L' émigration silencieuse

Publié le par memoire-et-societe

  Avec ses innombrables retournements, l' Histoire n'a jamais économisé les paradoxes. Nous l' avons mentionné dans "Clio et les Grands-Blancs" (1), s' agissant de l' immigration africaine en Europe qui a conduit les populations indigènes à s'expatrier vers les anciennes métropoles, y reproduisant, au sein de banlieues ghettoîsées, les conditions de vie et d' habitat (blog "Triangle post-colonial" du 13/8/2011) des capitales territoriales des Empires.

   Il existe désormais des situations que l'émergence de zones auparavant non économiquement développées rendent inédites: l' arrivée en ces lieux d' immigrés en quête d'emploi provenant de l' ex pays colonisateur. Tel est le cas avec la migration croissante de Portuguais vers l' Angola, due à une décennie d' expansion spectaculaire de celui-ci L' heure est au retour, discret,du descendant ou du compatriote du colon. 

   Vieille possession du Portugal dans le sud-ouest africain et forte aujourd'hui de vingt millions d' habitants, la République d' Angola n' a accèdé à l' indépendance qu'en 1975. Le pétrole avait commencé à y être exploité en 1954 : le pays est  membre de l' OPEP depuis 2007. Son taux de croissance est de près de 10% l'an (15%  pour l'industrie). La société française Total y possède un gisement sous-marin géant, Pazflor. Chinois et Américains sont également présents.

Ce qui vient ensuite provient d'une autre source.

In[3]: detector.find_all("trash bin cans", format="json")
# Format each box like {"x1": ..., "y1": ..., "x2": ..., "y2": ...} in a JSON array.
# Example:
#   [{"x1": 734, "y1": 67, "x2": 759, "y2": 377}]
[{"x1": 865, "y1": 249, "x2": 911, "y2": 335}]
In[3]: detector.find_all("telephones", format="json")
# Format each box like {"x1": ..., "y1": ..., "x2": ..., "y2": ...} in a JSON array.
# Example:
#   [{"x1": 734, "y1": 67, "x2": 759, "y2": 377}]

   Cette oléocratie dynamise naturellement une économie globale qui sollicite des cadres et des techniciens absents du marché local et ouvre des perspectives inespérées à la main d'oeuvre qui accourt d' un Portugal lourdement embourbé dans la crise. L' attrait du "pétro-diamant" ( l' Angola est en même temps un gros producteur de pierres précieuses ) sur les jeunes et les chômeurs lusophones se fait irrésistible. Les activités dérivées (sous-traitance,commerce, services )offrent de leur côté de multiples possibilités dont la population autochtone est incapable de profiter : faute de qualification 70% des indigènes végètent sous le seuil de pauvreté, de ce fait le revenu par tête et l' espérance de vie sont parmi les plus bas du continent, le chômage et l' analphabétisme voisinent 50%, les écarts de richesse ne cessent de croître.

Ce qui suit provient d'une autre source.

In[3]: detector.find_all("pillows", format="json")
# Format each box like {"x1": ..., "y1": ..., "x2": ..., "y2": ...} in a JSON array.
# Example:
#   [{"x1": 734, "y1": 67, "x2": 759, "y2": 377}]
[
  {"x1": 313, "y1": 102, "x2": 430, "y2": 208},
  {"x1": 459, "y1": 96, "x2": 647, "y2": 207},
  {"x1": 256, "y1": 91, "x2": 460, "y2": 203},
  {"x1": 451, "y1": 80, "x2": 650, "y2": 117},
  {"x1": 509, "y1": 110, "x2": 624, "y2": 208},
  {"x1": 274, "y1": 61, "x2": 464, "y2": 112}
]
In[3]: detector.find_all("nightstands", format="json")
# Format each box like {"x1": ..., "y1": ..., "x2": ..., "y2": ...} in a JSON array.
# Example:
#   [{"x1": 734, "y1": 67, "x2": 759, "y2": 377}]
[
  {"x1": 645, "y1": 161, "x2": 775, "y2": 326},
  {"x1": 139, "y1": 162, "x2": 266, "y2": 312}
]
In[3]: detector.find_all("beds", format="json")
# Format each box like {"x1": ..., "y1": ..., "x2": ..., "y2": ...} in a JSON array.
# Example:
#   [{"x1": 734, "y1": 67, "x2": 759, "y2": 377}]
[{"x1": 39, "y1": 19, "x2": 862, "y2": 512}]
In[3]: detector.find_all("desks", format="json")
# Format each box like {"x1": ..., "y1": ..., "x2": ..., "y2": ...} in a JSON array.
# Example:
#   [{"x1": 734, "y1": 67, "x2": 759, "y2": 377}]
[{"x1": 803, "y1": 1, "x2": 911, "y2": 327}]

   On  débouche  de la sorte sur une configuration curieuse : la reconstitution,quarante après une décolonisation formelle, sui

vie d' une longue guerre civile, d' une domination étrangère qui fait de l' ex-colonisé l' assistant de l' ex-colonisateur pour l' écopage de ses sans emploi, bref sur une sorte de recolonisation par l' économie à partir des difficltés  " métropolitaines"  du moment. Occasion de souligner un problème majeur du sous-développement: l' insuffisance chronique (et voulue ?) de formation de cadres autochtones, et le rôle de " vase communicant " que la spéculation financière entend faire jouer aux "émergents", structures d' accueil secondes de la main d' oeuvre nomadisée dont elle a besoin. Laquelle pérennise d'ailleurs le fossé  technologique qu'aucune décolonisation n' a pu entamer.

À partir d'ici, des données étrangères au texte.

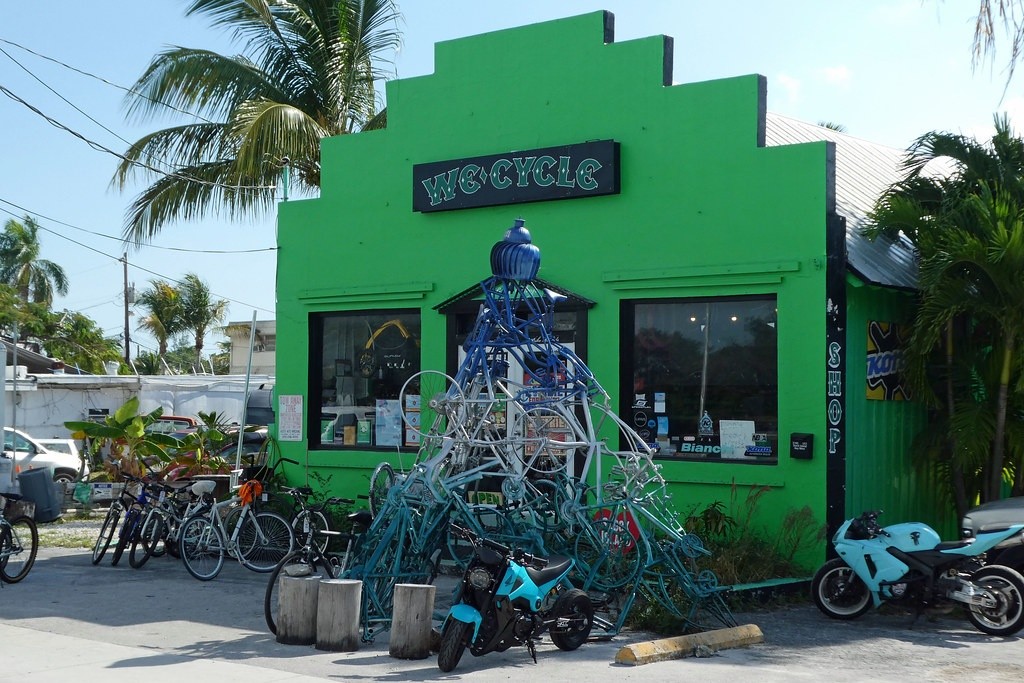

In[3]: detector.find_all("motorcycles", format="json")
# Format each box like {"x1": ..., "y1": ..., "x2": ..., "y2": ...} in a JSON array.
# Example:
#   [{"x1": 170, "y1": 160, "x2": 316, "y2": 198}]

   L' immigration silencieuse ne doit évidemment pas grand'chose au hasard. Grecs, Espagnols, Italiens et autres entrent eux aussi dans la stratégie relookée d' un Capital qui  "assouplit" les salariés par les délocalisations et le tarissement des anciens bassins d' emploi en vue de sauver sa propre domination sur le marché mondial.

 

   P.S. Il n' est pas évoqué ici des migrations plus singulières et moins signifiantes : par exemple, l'exil de 10.000 jeunes Français par an au seul Québéc, ni celui de nombreux retraités au Maroc qui offre aux pensionnés européens l'avantage d' un pouvoir d' achat accru et d' un climat plus ensoleillé...

 

(1)"Clio et les Grands-Blancs, la décolonisation inachevée " ( éditions Libertalia, 2010 )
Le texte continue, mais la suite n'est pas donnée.